About the postmarks of Baku is made an excellent study by P.T. Ashford. In his book he gives an overview of the double circle postmarks of Baku. The serial letter of the postmark on this card is ж [zh], the 7th letter of the cyrillic alphabet. Ashford (p. 534) shows four different double circle postmarks with this same serial letter ж: type 37, 38, 39 and 40.
In 1907 typw 37 was in use, in the period 1908-1909 type 38, type 39 in 1913 and type 40 in the period 1915-1910. The postmark on this card seems to have been type38: БАКУ [BAKU] with the У not too far down. The date is January 26, 1909, so this is correct I think. The indication of the city, БАКУ, is not followed by a numeral, so these are postmarks of the main post office.

The four types.

Mi. 9y, resized 50%

In Imperial Russia Baku was important for the oil. On later postage stamps of Azererbaijan the Temple is depicted with in the background five oil derricks. Azererbaijan became at the first time independent as part of the Transcaucasian Democratic Federative Republic on April 9, 1918. From May 28, 1918, Azererbaijan became an independent republic. This Azerbaijan Democratic Republic was the first democratic and secular republic in the Muslim world. The set (mi. 1x-10x) with these stamps -national symbols- is issued in 1919, October 20, by this democratic republic on white paper. Stamps with the temple: Mi. 9x and Mi. 10x. It were the first and also the last stamps of this republic: April 28, 1920, Baku is invaded by 11th Red Army and became capital of the Azerbaijan Soviet Socialist Republic.

Mi. 10y, resized 50 %.

The Soviet Republic issued these stampa again, now on yellow or grey paper (mi. 9y and Mi. 10y).

There are forgeries of Mi. 1x - 10x and Mi. 1y - 10y.

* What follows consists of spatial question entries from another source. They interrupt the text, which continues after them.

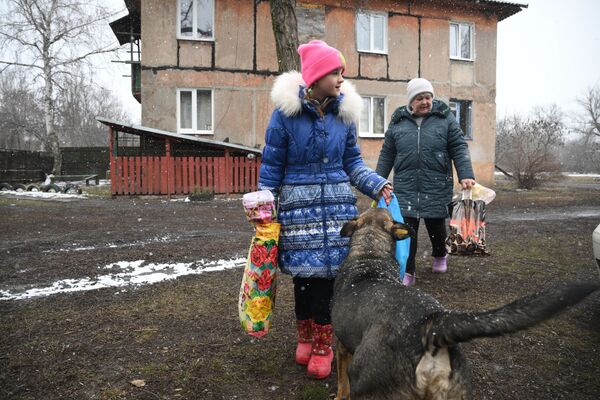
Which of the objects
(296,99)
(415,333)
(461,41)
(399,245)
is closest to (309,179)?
(296,99)

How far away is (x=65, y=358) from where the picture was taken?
9.12 feet

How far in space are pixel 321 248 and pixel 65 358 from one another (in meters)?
1.90

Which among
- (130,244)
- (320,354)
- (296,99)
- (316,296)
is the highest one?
(296,99)

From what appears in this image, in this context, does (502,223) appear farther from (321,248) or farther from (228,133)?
(228,133)

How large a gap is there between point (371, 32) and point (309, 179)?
1630 centimetres

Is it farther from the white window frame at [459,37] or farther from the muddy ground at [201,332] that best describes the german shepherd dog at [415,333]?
the white window frame at [459,37]

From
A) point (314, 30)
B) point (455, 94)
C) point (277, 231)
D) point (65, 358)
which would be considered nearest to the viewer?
point (277, 231)

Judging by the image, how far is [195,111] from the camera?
1557 cm

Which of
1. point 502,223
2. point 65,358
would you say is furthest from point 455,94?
point 65,358

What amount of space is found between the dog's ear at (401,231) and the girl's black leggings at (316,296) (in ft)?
1.70

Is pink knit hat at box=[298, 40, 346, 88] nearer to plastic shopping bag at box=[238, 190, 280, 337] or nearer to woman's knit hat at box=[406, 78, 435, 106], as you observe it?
plastic shopping bag at box=[238, 190, 280, 337]

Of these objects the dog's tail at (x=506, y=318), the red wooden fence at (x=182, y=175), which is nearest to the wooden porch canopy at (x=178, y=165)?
the red wooden fence at (x=182, y=175)

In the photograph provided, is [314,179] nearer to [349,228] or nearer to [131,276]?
[349,228]

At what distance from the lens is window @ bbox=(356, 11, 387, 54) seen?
55.5 ft
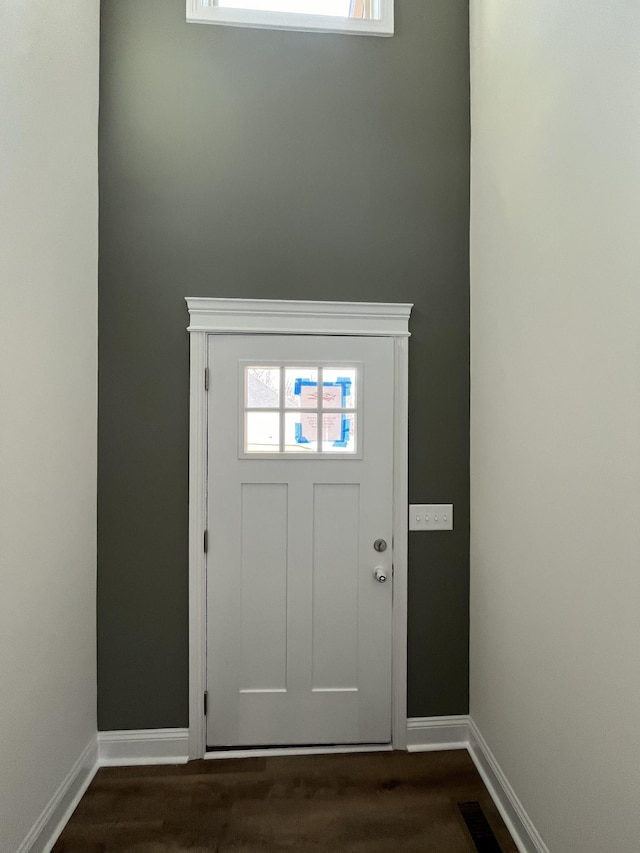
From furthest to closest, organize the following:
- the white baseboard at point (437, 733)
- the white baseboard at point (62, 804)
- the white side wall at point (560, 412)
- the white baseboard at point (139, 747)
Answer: the white baseboard at point (437, 733) < the white baseboard at point (139, 747) < the white baseboard at point (62, 804) < the white side wall at point (560, 412)

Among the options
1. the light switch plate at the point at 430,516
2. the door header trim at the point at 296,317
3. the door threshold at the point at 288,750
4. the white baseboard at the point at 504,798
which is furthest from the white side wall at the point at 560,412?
the door threshold at the point at 288,750

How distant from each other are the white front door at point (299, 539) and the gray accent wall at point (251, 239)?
156mm

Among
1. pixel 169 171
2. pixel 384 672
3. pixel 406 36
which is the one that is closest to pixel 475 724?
pixel 384 672

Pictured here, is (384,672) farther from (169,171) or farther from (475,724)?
(169,171)

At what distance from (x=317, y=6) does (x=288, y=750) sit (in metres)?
3.60

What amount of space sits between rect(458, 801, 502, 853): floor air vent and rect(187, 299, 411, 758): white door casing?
438mm

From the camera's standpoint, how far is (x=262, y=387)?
2.43 m

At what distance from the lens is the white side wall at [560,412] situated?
4.51 feet

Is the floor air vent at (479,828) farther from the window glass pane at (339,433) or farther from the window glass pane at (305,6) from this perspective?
the window glass pane at (305,6)

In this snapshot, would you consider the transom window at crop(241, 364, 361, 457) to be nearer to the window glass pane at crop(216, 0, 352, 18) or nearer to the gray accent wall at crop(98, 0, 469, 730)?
the gray accent wall at crop(98, 0, 469, 730)

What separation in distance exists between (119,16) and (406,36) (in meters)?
1.34

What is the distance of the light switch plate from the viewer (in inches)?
98.1

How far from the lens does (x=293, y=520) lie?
2436 mm

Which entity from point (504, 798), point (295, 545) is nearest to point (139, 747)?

Another card with a picture from Baku and sent from Baku.
Under the picture is indicated: 'Ancien cimetière Muselman', the old Muslim cemetery.

On this card is used an older postmark, the 'crossed-date' postmark of Baku: in circular 13 of 5 April 1890 the instruction arrived to use Roman numerals for new stamps. This happened on suggestion of the U.P.U., the Universal Postal Union. Also the postmarks in Russia changed in the 'crossed date'-type. In the middle the day stays first, under it the month (in Roman numerals), left of the whole the century and right the rest of the year.